Objectives The goal of this study was to compare the antithrombotic effects of enoxaparin versus unfractionated heparin (UFH) when combined with eptifibatide in acute coronary syndrome (ACS) patients. Background An increasing number of high-risk ACS patients are treated with low-molecular-weight heparin and a glycoprotein (GP) IIb/IIIa inhibitor. There is a paucity of data regarding the antithrombotic properties of such a combination as compared with UFH and GP IIb/IIIa inhibitors. Methods Twenty-six ACS patients scheduled to undergo coronary angiography were treated with subcutaneous enoxaparin (n = 13) or intravenous UFH (n = 13). All patients received eptifibatide just before coronary angiography. Antithrombotic effects were assessed as changes in platelet-thrombus formation using the Badimon ex vivo perfusion chamber. Perfusions were carried out at a high shear rate (HSR) and a low shear rate (LSR). Patients underwent two perfusion studies: at baseline (under enoxaparin or UFH) and 10 min after the eptifibatide bolus.
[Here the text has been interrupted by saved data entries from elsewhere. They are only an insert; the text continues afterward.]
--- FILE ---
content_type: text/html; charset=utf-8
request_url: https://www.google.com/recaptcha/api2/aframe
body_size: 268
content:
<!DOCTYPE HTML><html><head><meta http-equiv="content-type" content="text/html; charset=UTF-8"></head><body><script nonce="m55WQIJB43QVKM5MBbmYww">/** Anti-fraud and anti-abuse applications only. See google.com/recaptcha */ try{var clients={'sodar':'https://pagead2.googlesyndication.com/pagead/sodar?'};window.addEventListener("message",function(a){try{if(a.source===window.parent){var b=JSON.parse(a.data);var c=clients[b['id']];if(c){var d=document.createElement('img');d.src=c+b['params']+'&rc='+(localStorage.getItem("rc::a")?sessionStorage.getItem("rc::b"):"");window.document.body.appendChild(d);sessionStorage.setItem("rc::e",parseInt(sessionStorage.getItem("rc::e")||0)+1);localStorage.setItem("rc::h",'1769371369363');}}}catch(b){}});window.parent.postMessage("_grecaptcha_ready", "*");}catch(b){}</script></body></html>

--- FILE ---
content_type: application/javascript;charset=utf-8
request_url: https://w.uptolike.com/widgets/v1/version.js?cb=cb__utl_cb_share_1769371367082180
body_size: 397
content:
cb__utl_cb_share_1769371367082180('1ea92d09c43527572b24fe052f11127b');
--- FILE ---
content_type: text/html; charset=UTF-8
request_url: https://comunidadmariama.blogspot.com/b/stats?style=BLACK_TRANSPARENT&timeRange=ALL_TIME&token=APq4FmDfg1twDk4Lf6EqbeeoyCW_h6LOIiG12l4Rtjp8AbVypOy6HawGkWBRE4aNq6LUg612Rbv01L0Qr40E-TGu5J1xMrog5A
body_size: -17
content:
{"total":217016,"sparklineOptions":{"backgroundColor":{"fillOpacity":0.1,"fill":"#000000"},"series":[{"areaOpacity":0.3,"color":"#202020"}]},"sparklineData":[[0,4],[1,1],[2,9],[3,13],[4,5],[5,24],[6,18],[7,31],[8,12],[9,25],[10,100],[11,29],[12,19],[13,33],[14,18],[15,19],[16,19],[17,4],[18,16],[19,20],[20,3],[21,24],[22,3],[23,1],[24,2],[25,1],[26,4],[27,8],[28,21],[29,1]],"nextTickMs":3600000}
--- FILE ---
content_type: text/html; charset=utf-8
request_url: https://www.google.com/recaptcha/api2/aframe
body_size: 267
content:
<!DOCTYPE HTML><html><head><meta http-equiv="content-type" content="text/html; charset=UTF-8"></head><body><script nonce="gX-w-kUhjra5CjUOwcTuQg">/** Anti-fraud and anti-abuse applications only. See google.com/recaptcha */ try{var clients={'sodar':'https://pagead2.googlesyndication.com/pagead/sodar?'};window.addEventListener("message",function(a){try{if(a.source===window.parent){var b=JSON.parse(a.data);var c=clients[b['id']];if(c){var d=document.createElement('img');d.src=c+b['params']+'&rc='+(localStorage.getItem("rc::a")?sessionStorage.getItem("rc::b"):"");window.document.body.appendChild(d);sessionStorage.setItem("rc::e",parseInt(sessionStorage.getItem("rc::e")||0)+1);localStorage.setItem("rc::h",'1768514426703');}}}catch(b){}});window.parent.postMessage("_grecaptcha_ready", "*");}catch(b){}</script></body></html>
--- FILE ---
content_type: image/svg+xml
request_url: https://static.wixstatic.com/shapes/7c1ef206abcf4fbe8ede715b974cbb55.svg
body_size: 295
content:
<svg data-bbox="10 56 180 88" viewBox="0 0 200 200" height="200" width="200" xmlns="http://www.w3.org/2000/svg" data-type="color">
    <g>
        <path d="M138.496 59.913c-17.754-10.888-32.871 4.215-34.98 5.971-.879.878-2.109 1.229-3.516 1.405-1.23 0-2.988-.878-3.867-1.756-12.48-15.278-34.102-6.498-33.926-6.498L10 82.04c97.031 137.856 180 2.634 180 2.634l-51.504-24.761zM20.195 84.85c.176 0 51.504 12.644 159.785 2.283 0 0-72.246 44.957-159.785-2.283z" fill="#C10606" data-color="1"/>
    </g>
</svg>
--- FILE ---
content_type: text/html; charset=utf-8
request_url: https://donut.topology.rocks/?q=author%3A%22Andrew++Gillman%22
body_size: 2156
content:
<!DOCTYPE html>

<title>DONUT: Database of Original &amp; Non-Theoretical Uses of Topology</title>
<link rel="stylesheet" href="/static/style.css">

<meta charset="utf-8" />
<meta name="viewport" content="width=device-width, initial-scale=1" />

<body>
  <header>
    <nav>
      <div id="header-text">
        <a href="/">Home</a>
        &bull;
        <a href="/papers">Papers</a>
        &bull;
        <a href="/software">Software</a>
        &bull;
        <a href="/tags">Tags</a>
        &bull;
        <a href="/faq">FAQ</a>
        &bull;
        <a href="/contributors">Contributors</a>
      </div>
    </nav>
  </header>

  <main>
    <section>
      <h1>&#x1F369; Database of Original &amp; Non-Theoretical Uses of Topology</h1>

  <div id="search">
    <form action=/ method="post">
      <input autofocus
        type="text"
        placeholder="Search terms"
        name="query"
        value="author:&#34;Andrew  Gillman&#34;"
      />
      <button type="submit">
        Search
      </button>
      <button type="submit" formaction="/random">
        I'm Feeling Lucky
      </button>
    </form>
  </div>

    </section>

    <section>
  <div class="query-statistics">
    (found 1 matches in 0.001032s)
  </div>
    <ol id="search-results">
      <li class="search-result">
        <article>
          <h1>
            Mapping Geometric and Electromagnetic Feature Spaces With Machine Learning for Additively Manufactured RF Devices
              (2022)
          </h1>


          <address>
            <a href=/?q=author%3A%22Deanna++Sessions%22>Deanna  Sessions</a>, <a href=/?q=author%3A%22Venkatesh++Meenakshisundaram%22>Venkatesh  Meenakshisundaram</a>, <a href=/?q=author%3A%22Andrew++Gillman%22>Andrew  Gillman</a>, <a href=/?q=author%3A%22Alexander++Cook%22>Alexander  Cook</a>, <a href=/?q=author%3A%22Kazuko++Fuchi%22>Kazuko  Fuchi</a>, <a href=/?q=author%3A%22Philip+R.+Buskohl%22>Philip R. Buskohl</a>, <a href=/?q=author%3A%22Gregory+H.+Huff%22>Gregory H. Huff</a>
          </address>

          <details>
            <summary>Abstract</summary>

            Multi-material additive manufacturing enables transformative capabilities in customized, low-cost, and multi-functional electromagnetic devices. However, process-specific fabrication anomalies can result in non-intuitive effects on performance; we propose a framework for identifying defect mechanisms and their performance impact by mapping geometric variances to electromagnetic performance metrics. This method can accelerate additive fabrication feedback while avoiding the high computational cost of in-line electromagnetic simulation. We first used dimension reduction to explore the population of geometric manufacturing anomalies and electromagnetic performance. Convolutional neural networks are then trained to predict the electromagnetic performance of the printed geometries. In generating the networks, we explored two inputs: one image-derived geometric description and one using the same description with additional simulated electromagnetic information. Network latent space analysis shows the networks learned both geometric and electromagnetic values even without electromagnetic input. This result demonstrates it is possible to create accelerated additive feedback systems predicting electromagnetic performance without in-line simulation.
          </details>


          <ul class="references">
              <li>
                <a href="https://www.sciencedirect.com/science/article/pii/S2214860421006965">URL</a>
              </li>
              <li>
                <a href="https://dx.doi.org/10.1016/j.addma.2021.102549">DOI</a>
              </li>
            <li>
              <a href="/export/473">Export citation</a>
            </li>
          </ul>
Platelet function was evaluated by ADP-induced platelet aggregation and the rapid platelet function analyzer. Results Both therapeutic combinations achieved a marked reduction in platelet aggregation after eptifibatide (83% to 89.7% reduction in the enoxaparin-eptifibatide group and 77.8% to 85.5% reduction in the UFH-eptifibatide group, inter-group differences not significant). Both groups also demonstrated marked reductions in thrombus formation, but the reductions achieved in the enoxaparin-eptifibatide group were significantly higher than those achieved in the UFH-eptifibatide group (HSR: 75.6% reduction vs. 63.9%, respectively, p = 0.01; LSR: 79.7% reduction vs. 66.1%, respectively, p = 0.0001). Conclusions The combination of eptifibatide with enoxaparin appears to have a more potent antithrombotic effect than that of eptifibatide and UFH in the doses tested.